Uma das questões que mais interessaram às autoridades chinesas foi com relação à propriedade sobre terras distribuídas nos novos assentamentos. O governador Roriz lembrou da criação do programa PRÓ-DF, através do qual a venda das terras é subsidiada mediante a aplicação de incentivos econômicos e isenções fiscais. Na China, a terra é doada, mas pertence de qualquer maneira ao Estado. As autoridades queriam saber se, no caso brasileiro, a propriedade é vendida ou arrendada. Roriz explicou-lhes que a terra é vendida, mas que é o governo quem organiza esse mercado imobiliário. O governador também ressaltou a importância de serem criados mecanismos econômicos de sustentação desses assentamentos. “O PRÓ-DF inclui igualmente a aplicação de incentivos à indústria e a solidificação do comércio do DF”, afirmou ele. Segundo Roriz, o programa atraiu 3.600 novas empresas para a região, gerando mais de 60 mil empregos diretos num prazo de três anos. Isso, de acordo com o governador, contribuiu para diminuir dramaticamente o contingente de cerca de 200 mil pessoas desempregadas no Distrito Federal, o que era considerado um dos maiores índices de desemprego do País.

O governador ressaltou aos chineses que Brasília, a pedido do presidente Juscelino Kubitschek aos arquitetos Lúcio Costa e Oscar Niemeyer, foi pensada e planejada para abrigar o centro administrativo do País, com o objetivo de levar o desenvolvimento sócio-econômico para a região central do Brasil. “Todavia, a cidade acabou se transformando num pólo de atração para todos os brasileiros, o que gerou inúmeras dificuldades, como o alto índice de desemprego e a falta de moradia para a população de baixa renda”, explicou o governador, acrescentando que isso provocou a criação de 64 favelas em 28 anos, com cerca de 600 mil pessoas vivendo em condições precárias e desumanas, ao mesmo tempo que a ocupação desordenada do solo aumentava rapidamente. “Foi necessário então que realizássemos uma grande reforma urbana, a fim de promover a ocupação ordenada do território. O objetivo não era só o de assentar pessoas, mas garantir-lhes acesso à moradia e ao trabalho”, disse Roriz.

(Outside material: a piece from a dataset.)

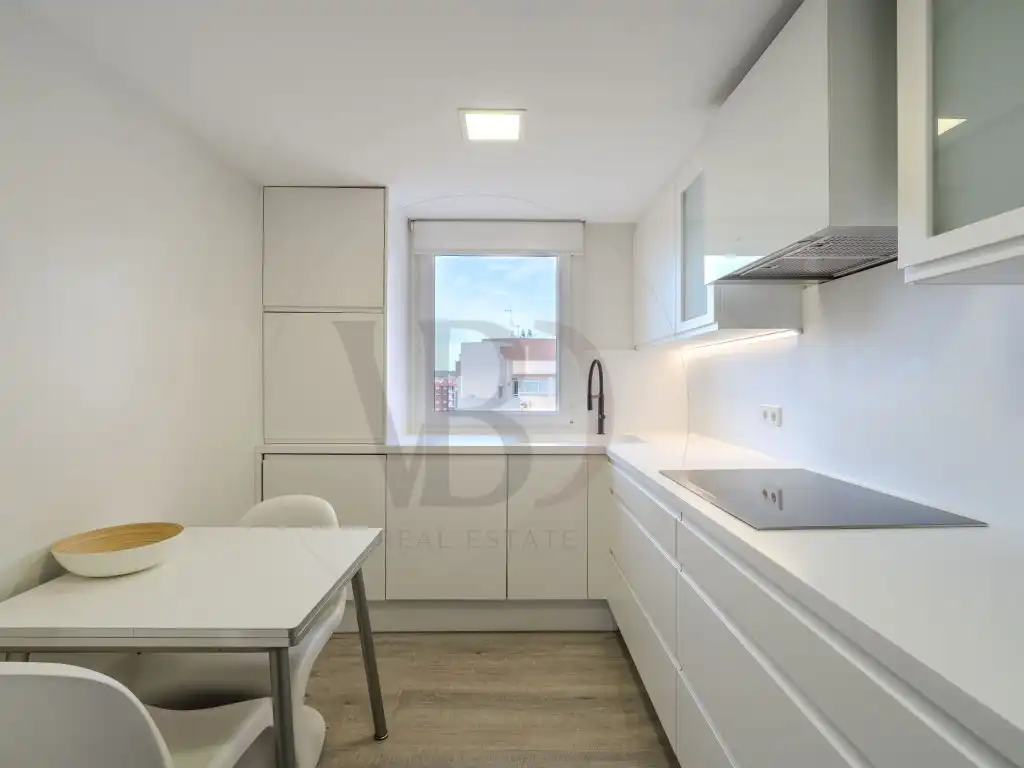 Attic for sale in Calle Josep Zornoza Bernabeu, S'Eixample - Can Misses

Negócios – Como resultado da visita do governador foram acertados, de modo geral, pontos de negociação importantes para o DF e para o País. Serão enviados ao Brasil especialistas no cultivo do bambu, que tem largo emprego na construção chinesa; a China tem interesse de investir na formação de um pólo fármaco-químico na região do Distrito Federal; será criado um grupo misto de acompanhamento e avaliação da parceria e intercâmbio comercial entre DF e China; a potência oriental também tem grande interesse na tecnologia brasileira de casas pré-fabricadas. Está em negociação a participação do empresariado brasiliense da construção civil nos futuros grandes projetos chineses na construção, como metrô, rodovias, prédios, casas populares. Para isso, ficou acertada a criação de um centro empresarial de Brasília em Pequim, com o objetivo de facilitar as relações comerciais entre a China e o governo do Distrito Federal e também a criação de uma Câmara de Comércio e Indústria Brasília-Pequim, além da participação de Brasília na Feira Anual de Xangai.